**抜粋文**
>>>>

2025年も残りわずか。今年も、ファンを魅了する韓国ドラマの名品が数多く生まれた。そんななかから、家族や恋人、友人たちで集まることが増える年末年始に寒い身体を心から温めてくれるハートウォーミングな傑作をご紹介しよう。

【写真を見る】ソン・ソック扮する夫ナクジュンの一途さもたまらない!

パク・ボヨンが1人2役で現代女性を好演した「未知のソウル」

韓国ドラマ界のヒットメーカースタジオドラゴンが制作した「未知のソウル」は、ソウルを舞台に現代女性の憂いと喜びに満ちた人生をめぐる癒しのドラマだ。元有望な陸上選手という経歴を持ち、今はフリーターとして家計を支えるミジと、成績優秀だが都会での会社勤めで深く傷ついたミレ。容姿以外全てが異なる一卵性双生児の姉妹が、ある理由から互いの人生を交換したことで、本当の感情や愛を捜し、自分と向き合う道程を描く。

苦難の多い時代で懸命に生きる女性の姿を描いた「未知のソウル」 [c]Everett Collection/AFLO
苦難の多い時代で懸命に生きる女性の姿を描いた「未知のソウル」 [c]Everett Collection/AFLO

熱い反響を得た秘訣の一つは、俳優陣の確かな演技。パク・ボヨンが1人2役に挑戦し、双子の姉妹ミジとミレをしっかり演じ分けて俳優として大きく格を引き上げた。姉妹の苦悩や生き方をていねいに描いただけでなく、ロマンスの相手にも注目が集まった。ミジの幼馴染で優秀な弁護士でいながら聴覚のハンディキャップによる偏見にさらされているホスには、『聖なる復讐者』(22)のパク・ジニョン。ミレがひょんな手違いから働くことになるイチゴ農家の主人セジンには、『梨泰院クラス』などのリュ・ギョンス。それぞれが紡ぐ暖かく慈しみ深いラブラインにときめいた視聴者も続出した。ちなみにパク・ボヨンは来年、Disney+で配信される「ゴールドランド(原題:골드랜드)」でも主演を務めている。人里離れた町出身の少女が、偶然にも密輸組織から金の延べ棒を手に入れることから始まるスリリングなストーリーで、また新しい演技を見せてくれそうだ。

夫婦の幸福について考えさせられる暖かいドラマ「君は天国でも美しい」

「君は天国でも美しい」は、結婚や夫婦のあり方をめぐるハートフルコメディ。主人公であるヘスクは80歳で亡くなり天国へ。そこで彼女は、天国で誰とどんな姿で一緒に過ごすかを選ばさせられる。考えあぐねた末に最愛の夫ナクジュンの生前のセリフ「いまの姿が一番美しい」を思い出すと、老いたまま夫のいる場所へ向かう。ところが夫は若い姿で天国生活を謳歌していた…。80歳の妻と20代後半の夫の奇妙で幸福な天国での暮らしがスタートする。

<<<<

**課題の目標 A**
下に続く行のうち、「Among the candidates」を含む行から始めて「point 39,34, point 229,94, point」を含む行で終わる範囲を、両端の行も含めて一字一句変えずに書き写してください。

**表示情報**
>>>>

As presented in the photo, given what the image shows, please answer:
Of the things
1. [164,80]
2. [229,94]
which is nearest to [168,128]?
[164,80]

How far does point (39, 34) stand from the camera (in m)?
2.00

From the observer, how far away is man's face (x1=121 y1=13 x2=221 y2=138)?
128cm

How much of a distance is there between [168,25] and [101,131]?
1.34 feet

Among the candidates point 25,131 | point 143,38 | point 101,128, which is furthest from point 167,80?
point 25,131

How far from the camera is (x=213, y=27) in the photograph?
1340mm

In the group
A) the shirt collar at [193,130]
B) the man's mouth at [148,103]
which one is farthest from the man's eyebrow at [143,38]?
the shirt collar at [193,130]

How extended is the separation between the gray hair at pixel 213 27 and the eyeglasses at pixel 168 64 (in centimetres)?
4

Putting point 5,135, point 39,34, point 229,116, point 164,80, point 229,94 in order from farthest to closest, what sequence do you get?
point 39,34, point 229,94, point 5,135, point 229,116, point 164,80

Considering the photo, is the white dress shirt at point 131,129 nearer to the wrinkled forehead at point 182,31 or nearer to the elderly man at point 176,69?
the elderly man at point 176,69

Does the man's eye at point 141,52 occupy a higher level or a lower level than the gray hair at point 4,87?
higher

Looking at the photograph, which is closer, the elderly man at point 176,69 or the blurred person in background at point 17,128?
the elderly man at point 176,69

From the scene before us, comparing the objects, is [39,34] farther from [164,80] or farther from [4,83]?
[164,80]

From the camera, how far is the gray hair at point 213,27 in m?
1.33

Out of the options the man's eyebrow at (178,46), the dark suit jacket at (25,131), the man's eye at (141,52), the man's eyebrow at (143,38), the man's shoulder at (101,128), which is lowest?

<<<<

**課題の目標 B**
上の抜粋文に名前が出てくる俳優は誰ですか？すべて挙げてください。

**練習問題の解答 A**
Among the candidates point 25,131 | point 143,38 | point 101,128, which is furthest from point 167,80?
point 25,131

How far from the camera is (x=213, y=27) in the photograph?
1340mm

In the group
A) the shirt collar at [193,130]
B) the man's mouth at [148,103]
which one is farthest from the man's eyebrow at [143,38]?
the shirt collar at [193,130]

How extended is the separation between the gray hair at pixel 213 27 and the eyeglasses at pixel 168 64 (in centimetres)?
4

Putting point 5,135, point 39,34, point 229,116, point 164,80, point 229,94 in order from farthest to closest, what sequence do you get?
point 39,34, point 229,94, point 5,135, point 229,116, point 164,80

**練習問題の解答 B**
ソン・ソック、パク・ボヨン、パク・ジニョン、リュ・ギョンス